As for the campaign itself, the New York Times reports this morning that the candidates are pursuing independents vigorously in New Hampshire, as they make up a larger voting block in the state than Democrats. It is important to note that all of the major polls target what they call likely Democratic primary participants since independents can participate in the Democratic primary.
The rite of passage for any frontrunner is to see how they respond to the attacks and opposition research from their opponents and the other party. One of the benefits of a contested series of contests is that whomever emerges should be not only battle tested but also experienced in responding to opposition research. This is especially critical when your general election opponent is Karl Rove backed by $200 million in corporate money. Dean has already gone through this gauntlet for better or worse, and now it is Kerry’s turn. According to the New York Times and several of the main network reporters covering the race, the GOP is putting out the word over the weekend that they have a “file” on Kerry of opposition research that they are ready to use.
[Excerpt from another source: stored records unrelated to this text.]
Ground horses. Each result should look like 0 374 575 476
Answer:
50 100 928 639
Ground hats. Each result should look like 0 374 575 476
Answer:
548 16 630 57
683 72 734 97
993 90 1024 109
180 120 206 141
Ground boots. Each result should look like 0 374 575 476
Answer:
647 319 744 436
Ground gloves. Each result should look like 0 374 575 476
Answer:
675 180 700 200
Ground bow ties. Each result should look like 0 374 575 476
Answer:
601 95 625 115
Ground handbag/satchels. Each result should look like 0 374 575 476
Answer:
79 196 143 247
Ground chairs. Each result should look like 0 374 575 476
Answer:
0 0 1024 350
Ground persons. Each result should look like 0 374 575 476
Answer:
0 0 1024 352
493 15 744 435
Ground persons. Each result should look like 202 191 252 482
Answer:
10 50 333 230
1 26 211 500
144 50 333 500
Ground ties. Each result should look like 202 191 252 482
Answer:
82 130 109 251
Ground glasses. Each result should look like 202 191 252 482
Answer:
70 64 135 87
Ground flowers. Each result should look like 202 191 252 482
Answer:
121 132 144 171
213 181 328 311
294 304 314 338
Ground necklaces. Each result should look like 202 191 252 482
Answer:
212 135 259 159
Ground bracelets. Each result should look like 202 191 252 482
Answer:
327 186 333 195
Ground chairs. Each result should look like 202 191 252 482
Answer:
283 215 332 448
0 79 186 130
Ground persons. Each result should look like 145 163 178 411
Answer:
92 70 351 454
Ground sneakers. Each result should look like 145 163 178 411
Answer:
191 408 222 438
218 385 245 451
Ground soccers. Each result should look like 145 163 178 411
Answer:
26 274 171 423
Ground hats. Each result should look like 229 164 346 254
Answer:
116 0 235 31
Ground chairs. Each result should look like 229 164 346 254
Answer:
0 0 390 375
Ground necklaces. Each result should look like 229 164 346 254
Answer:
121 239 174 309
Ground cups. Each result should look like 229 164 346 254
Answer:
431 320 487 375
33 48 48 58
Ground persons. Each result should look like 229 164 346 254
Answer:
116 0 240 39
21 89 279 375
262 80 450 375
There is nothing surprising here, as it would be more surprising if they didn’t. I also suspect that Rove has something more on file about Kerry than Ed Gillespie’s pathetic rants that Kerry is too liberal and “out of sync” with the voters.
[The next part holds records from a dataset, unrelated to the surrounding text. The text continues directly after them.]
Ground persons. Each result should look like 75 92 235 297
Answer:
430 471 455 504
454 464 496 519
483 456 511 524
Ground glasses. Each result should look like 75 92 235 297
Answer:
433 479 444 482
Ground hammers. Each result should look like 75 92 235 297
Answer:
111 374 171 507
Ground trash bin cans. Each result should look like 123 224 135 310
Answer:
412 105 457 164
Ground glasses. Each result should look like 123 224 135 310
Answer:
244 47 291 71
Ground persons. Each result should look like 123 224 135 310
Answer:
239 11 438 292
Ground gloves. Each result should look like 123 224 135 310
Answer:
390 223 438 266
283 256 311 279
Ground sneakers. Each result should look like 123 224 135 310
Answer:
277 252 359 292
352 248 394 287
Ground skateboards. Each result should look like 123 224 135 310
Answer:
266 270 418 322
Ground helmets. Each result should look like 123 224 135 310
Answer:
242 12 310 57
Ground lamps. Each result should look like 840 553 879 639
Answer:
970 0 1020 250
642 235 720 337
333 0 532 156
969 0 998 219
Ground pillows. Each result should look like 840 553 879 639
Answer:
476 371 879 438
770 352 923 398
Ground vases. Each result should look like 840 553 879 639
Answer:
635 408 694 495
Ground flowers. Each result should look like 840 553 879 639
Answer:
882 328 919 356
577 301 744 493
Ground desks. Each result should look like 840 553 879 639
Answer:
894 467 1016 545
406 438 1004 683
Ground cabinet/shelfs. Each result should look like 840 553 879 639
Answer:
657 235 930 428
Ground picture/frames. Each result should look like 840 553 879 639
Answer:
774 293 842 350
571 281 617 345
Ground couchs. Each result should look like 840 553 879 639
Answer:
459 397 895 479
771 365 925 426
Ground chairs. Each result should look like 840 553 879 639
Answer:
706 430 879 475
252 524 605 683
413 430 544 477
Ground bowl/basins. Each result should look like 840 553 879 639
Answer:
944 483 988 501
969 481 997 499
Dean is trying to question Kerry’s judgement over the first Gulf War and contrasting that with his votes in favor of the second war. These are legitimate areas of inquiry and Kerry, as the frontrunner will be judged over his ability to respond and deal effectively with any attacks. Better that he be able to deal with attacks from his Democratic opponents and pathetic garbage from the RNC now, that to watch him or any other Democrat flounder in responding to attacks this fall, like Gore did four years ago. It is the rite of passage in responding to attacks as Time notes that gives the voters a chance to evaluate the temperament and character of a candidate, which is why Kerry is on top at the moment. His appeal is based on a reserved temperament, a perceived inability to be as emotional as Dean, and a resume that includes honored military service that negates to a large degree the “liberal” smears from the RNC and White House.
But the challenge coming out of New Hampshire for Kerry and others are several. As the Los Angeles Times points out in a couple of pieces, New Hampshire’s contest has de-emphasized issues and focused instead on temperament and resumes. Aside from downplaying contrasts with each other (notwithstanding Dean’s last minute attempts to go after Kerry), such an approach doesn’t give voters a clear cut reason to see why Democrats are different from Bush, especially on national security. You almost get the impression as he plans to go south that Kerry plans to run on his war record primarily, instead of showing that he has a broad set of policy alternatives to Bush. It is one thing to criticize Bush’s record, as he and the others have done. But you can bring swing voters aboard by showing you have alternative policies that are better than the White House.
Second, another challenge for Kerry and the others that I have noticed, is the inability to offer new or alternate messages. This is tied to the inability to lay out alternate policies, but also shows an over-reliance on the alleged virtues of repetition. For example, Kerry used the same “bring it on” and “aircraft carrier” tag lines against possible Bush attacks on national security these last few days that he used last Monday in his victory speech in Iowa. Enough already. Get some new material. At least Dean has already remade his message from Iowa to a degree. Kerry as the front runner has to show an ability to go after Bush with fresh, multiple messages that can engage voters’ attention. How many more times will voters see the “bring it on” mantra before they conclude that Kerry or the others have nothing new to say? Is it really that hard to point out what you would do better or differently on national security? Can’t you offer: 1) ten-year federal funding for 100,000 new police, fire, and national guard personnel; 2) better funding and tighter requirements for port and chemical/nuclear plant security; and 3) an aggressive special forces effort to go after Bin Laden in the mountains of Afghanistan and Pakistan, just to name a few? Is it really that hard to find Bush applause lines from the SOTU and use those against him as new and mocking tag lines of your own?
Staying with the message might get Kerry through New Hampshire with a victory. But as he moves to Missouri and South Carolina amongst other places, he can establish himself as the front runner by showing that he not only has the resume and temperament to go after Bush, but also the message and intellectual portfolio to show why he is better than another four years of this regime.